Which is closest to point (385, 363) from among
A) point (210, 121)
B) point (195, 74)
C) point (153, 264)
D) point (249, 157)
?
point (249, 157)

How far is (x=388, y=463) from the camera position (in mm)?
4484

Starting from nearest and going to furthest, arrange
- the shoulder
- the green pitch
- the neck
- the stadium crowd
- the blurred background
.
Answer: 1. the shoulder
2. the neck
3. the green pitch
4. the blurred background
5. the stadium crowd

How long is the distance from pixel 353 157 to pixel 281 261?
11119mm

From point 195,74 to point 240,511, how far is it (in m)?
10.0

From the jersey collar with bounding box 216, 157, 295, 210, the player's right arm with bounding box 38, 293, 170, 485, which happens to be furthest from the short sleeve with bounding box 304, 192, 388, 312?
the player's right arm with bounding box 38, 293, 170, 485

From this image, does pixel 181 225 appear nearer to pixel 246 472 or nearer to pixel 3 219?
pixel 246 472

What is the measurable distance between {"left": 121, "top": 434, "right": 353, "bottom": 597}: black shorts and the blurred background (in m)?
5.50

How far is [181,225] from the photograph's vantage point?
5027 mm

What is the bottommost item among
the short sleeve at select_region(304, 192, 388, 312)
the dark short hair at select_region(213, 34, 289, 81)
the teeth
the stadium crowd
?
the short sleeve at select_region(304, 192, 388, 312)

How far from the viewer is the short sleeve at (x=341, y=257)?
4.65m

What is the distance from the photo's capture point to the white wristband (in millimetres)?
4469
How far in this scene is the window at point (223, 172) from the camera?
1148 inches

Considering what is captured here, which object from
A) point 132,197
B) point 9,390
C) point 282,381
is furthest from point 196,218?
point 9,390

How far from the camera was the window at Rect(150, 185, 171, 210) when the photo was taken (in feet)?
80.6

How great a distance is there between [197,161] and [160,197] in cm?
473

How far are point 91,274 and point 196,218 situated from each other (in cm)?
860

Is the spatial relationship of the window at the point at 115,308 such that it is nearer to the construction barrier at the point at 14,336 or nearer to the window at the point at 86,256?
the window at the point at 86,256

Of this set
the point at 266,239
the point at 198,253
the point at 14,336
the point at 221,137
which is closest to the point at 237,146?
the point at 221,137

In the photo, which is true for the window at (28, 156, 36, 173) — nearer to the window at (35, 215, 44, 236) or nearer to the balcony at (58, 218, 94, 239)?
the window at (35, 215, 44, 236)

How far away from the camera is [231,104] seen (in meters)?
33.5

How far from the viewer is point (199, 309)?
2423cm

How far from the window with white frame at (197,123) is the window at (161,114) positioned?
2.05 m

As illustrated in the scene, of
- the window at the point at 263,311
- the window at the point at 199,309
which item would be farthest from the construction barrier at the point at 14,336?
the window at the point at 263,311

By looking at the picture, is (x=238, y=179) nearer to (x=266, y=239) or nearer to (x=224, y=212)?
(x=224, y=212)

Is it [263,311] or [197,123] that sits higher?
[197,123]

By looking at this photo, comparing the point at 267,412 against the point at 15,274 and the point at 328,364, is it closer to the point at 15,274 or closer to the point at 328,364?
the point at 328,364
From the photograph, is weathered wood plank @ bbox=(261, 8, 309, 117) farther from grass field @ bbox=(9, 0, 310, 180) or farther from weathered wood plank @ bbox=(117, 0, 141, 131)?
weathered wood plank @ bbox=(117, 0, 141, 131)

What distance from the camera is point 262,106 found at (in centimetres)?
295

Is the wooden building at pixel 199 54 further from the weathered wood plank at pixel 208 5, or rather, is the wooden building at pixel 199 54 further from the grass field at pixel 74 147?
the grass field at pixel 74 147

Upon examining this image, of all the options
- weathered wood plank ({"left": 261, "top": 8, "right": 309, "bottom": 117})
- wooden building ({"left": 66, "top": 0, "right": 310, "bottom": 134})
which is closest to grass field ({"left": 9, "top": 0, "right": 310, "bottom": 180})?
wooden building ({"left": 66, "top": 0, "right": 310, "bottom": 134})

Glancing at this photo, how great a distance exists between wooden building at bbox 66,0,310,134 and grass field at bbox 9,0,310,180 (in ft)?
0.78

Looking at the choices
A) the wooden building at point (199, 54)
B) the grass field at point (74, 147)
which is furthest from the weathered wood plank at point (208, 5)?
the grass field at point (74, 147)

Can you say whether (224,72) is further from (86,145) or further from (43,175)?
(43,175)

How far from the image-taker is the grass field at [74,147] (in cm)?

=== CONSIGNA DE TRABAJO ===
Indica cuántas líneas de los ítems anteriores contienen la cadena "sleeve", teniendo en cuenta la distinción entre mayúsculas y minúsculas. Responde únicamente con el número.

=== RESULTADO DEL EJERCICIO ===
4